Inuit Labrador land protector Denise Cole has stated, "I am very much a believer when I take my medicines, when I take my drum, what colonial law would call protesting is very much what I consider is ceremony."
Land defenders play an active and increasingly visible role in actions intended to protect, honour, and make visible the importance of land. There are strong connections between the water protector movement, land defender movement, and Indigenous environmental activism. Land defenders resist the installation of pipelines, fossil fuel industries, the destruction of territory for development such as agriculture or housing, and resource extraction activities such as fracking because these actions can lead to the degradation of land, destruction of forest, and disruption of habitat. Land defenders resist activities that harm land, especially across Indigenous territories and their work is tied to human rights. Yazzie points to the resistance tactics of Diné land defenders and their anti-capitalist and anti-development stance on resource extraction as being highly connected to the longstanding traditions of Diné resistance.
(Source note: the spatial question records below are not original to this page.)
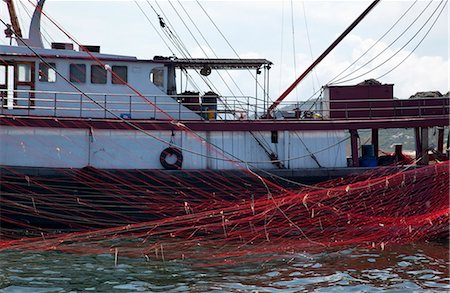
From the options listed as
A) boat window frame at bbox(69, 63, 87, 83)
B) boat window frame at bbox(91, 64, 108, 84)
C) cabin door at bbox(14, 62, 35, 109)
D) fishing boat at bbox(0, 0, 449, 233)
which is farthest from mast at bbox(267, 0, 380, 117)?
cabin door at bbox(14, 62, 35, 109)

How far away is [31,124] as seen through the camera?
18.9 metres

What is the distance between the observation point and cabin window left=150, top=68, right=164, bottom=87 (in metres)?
21.8

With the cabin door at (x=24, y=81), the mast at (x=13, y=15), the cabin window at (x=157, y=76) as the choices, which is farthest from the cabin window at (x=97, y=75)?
the mast at (x=13, y=15)

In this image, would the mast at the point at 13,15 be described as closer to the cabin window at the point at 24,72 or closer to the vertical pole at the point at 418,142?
the cabin window at the point at 24,72

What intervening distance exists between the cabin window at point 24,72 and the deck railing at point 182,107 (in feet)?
1.36

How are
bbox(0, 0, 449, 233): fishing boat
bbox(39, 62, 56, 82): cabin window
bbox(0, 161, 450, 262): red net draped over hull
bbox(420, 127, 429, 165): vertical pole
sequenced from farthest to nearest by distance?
bbox(420, 127, 429, 165): vertical pole
bbox(39, 62, 56, 82): cabin window
bbox(0, 0, 449, 233): fishing boat
bbox(0, 161, 450, 262): red net draped over hull

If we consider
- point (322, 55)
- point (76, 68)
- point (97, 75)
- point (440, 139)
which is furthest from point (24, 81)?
point (440, 139)

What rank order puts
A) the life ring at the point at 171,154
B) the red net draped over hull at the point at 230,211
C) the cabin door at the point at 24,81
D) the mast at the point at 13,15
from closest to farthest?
the red net draped over hull at the point at 230,211 → the life ring at the point at 171,154 → the cabin door at the point at 24,81 → the mast at the point at 13,15

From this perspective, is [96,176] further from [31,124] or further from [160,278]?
[160,278]

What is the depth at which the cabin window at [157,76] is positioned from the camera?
21750 mm

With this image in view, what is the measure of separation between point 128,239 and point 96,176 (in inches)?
77.7

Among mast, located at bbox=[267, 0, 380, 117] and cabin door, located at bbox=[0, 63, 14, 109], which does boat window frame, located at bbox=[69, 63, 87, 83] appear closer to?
cabin door, located at bbox=[0, 63, 14, 109]

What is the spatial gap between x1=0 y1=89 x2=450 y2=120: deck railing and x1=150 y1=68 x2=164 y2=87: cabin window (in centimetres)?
60

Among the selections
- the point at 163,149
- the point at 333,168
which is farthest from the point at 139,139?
the point at 333,168
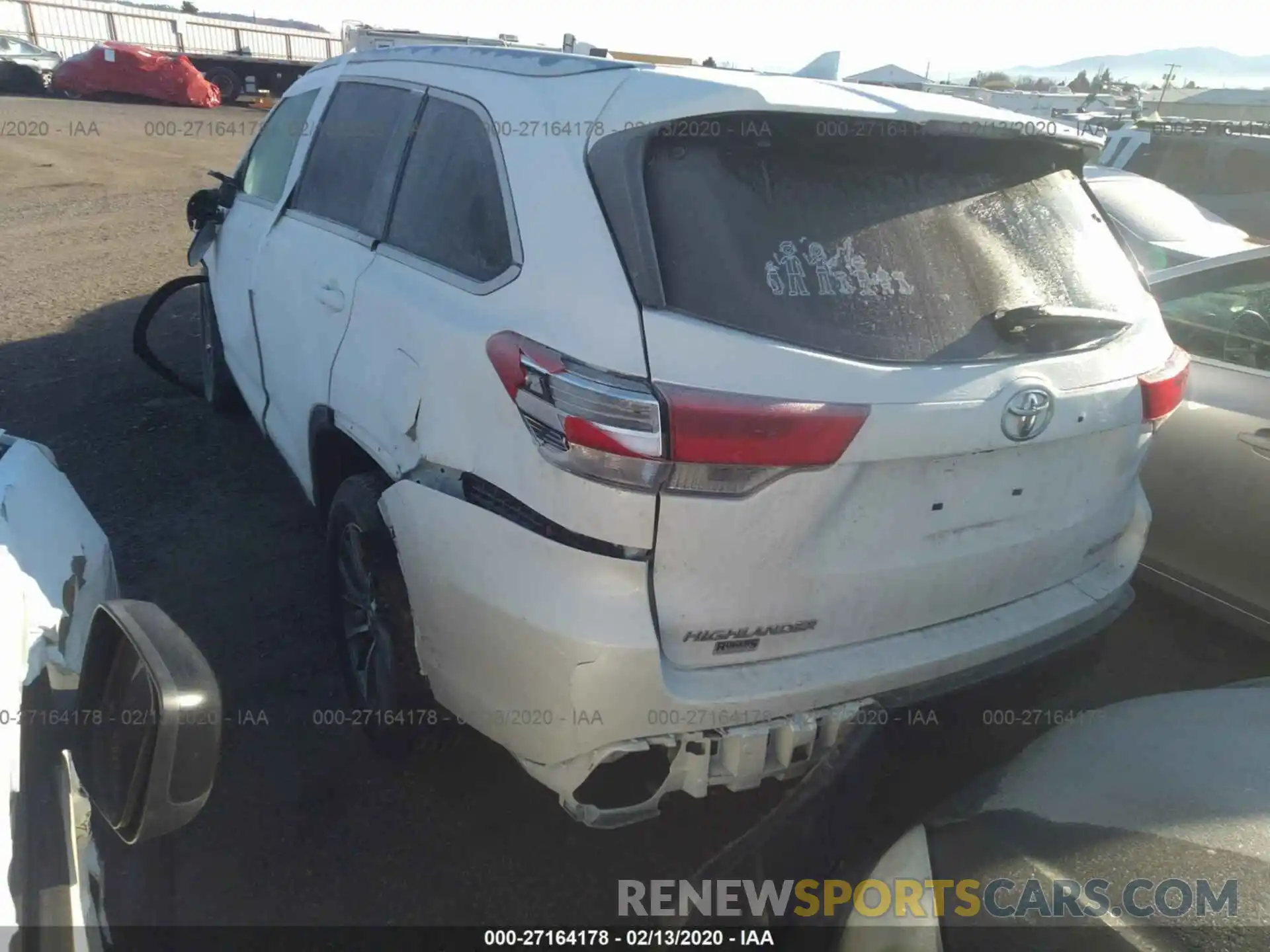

Activism can come in the form of the erection of blockades on reserve lands or traditional territories to block corporations from resource extraction activities. Water and land protectors also erect camps as a way to occupy traditional territories and strengthen cultural ties. Land defenders also work through legal frameworks such as government court systems in effort to keep control of traditional territories. Civil disobedience actions taken by land defenders, are frequently criminalized and some have argued subject to heavier policing and violence.